UK sanctions have been announced against "despicable" individuals linked to massacre, rape and torture carried out by the Wagner Group across Africa.
Foreign Office minister Andrew Mitchell said the Russian mercenary unit, as well as assisting the Kremlin with its invasion of Ukraine, was "acting with impunity" in countries such as Mali, Central African Republic (CAR) and Sudan.
Mr Mitchell on Thursday announced 13 sanctions in a package aimed at individuals and businesses.
Officials said Wagner has operated in Mali, CAR and Sudan for several years where it is "aggressively pursuing Russian foreign policy interests" and providing military support to counter-terrorism operations which have seen hundreds of civilians killed.
Three of the sanction designations were targeted at the group's top officials in Mali and CAR, including Konstantin Aleksandrovitch Pikalov, the so-called right-hand man of Wagner leader and oligarch Yevgeny Prigozhin.
The UK Government said Mr Pikalov had been responsible for the torture and targeted killing of civilians.
Another of those hit with sanctions was the head of the Wagner Group in Mali, Ivan Aleksandrovitch Maslov.
According to the Foreign, Commonwealth and Development Office (FCDO), Wagner mercenaries, alongside Malian forces, massacred at least 500 people in Moura in March 2022, including carrying out summary executions, rape and torture.
Wagner leader Mr Prigozhin, who led a mutiny against Moscow last month, has already been sanctioned by Britain, along with several of his key commanders, for their part in Russian president Vladimir Putin's attack on Kyiv.
Footage has recently emerged which appears to show the Wagner mercenary leader, greeting his fighters in Belarus, in what would be his first public appearance since he led last month's uprising.
Mr Mitchell, the Conservative minister for development and Africa, said: "The Wagner Group is committing atrocities in Ukraine, as well as acting with impunity in countries like Mali, Central African Republic and Sudan.
"Wherever Wagner operates, it has a catastrophic effect on communities, worsens existing conflicts and damages the reputations of countries that host them.

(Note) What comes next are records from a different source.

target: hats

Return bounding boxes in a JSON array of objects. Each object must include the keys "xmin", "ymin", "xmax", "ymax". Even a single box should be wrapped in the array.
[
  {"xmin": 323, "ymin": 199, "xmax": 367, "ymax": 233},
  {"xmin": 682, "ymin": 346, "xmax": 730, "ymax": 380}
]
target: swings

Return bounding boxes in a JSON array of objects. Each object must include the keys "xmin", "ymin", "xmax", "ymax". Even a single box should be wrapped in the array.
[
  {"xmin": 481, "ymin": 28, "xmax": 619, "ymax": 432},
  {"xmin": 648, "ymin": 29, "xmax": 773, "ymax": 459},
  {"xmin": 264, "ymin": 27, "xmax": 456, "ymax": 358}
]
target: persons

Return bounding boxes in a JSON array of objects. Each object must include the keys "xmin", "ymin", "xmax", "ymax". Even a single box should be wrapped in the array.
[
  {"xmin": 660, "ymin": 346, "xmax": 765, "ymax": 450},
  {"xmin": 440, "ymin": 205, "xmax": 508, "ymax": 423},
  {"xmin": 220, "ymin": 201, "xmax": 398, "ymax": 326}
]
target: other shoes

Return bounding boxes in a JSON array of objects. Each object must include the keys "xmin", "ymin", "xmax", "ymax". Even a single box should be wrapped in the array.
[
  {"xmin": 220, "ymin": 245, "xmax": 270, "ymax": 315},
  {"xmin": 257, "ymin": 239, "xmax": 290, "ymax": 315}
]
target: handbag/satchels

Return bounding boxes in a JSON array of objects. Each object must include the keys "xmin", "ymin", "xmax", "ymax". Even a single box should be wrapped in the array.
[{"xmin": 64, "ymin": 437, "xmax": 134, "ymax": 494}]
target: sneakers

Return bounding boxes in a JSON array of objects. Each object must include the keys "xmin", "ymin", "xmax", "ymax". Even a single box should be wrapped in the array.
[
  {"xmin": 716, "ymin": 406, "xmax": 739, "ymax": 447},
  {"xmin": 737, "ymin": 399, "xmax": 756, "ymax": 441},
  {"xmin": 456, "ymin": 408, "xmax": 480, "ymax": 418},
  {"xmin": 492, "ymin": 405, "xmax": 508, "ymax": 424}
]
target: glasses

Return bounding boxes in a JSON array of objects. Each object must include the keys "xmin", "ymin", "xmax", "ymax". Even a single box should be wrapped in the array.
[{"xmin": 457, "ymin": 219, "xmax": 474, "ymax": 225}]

"These sanctions expose despicable individuals who have commissioned violations of international humanitarian law, holding them to account for the severe harm they are inflicting on innocent civilians for financial gain."
The Wagner sanctions come a week after the UK imposed punishments and restrictions on businesses linked to the leaders on both sides in the Sudanese conflict.
The measures applied to three businesses associated with the Sudanese Armed Forces and three linked to its rival in the power struggle, the Rapid Support Forces.
Britain has accused the Wagner Group of providing weapons and military equipment to fighters in Sudan.
It said three businesses acting as fronts for Mr Prigozhin's unit had been included in Thursday's sanctions package, citing the continued risk the firms – including M-Invest and its subsidiary Meroe Gold – pose to peace and stability in the country.
Senior Labour figures, including shadow foreign secretary David Lammy and shadow home secretary Yvette Cooper, have called on the Government to proscribe Wagner as a terror organisation for its role in the Ukraine conflict.
Wagner forces played a major part, albeit with reports of heavy casualties during fierce fighting, in capturing the salt mining city of Bakhmut in the Donetsk region for Moscow earlier this year.
Ministers have so far refused to proscribe the organisation, pointing instead to the extensive sanctions applied by Britain on the group's leadership.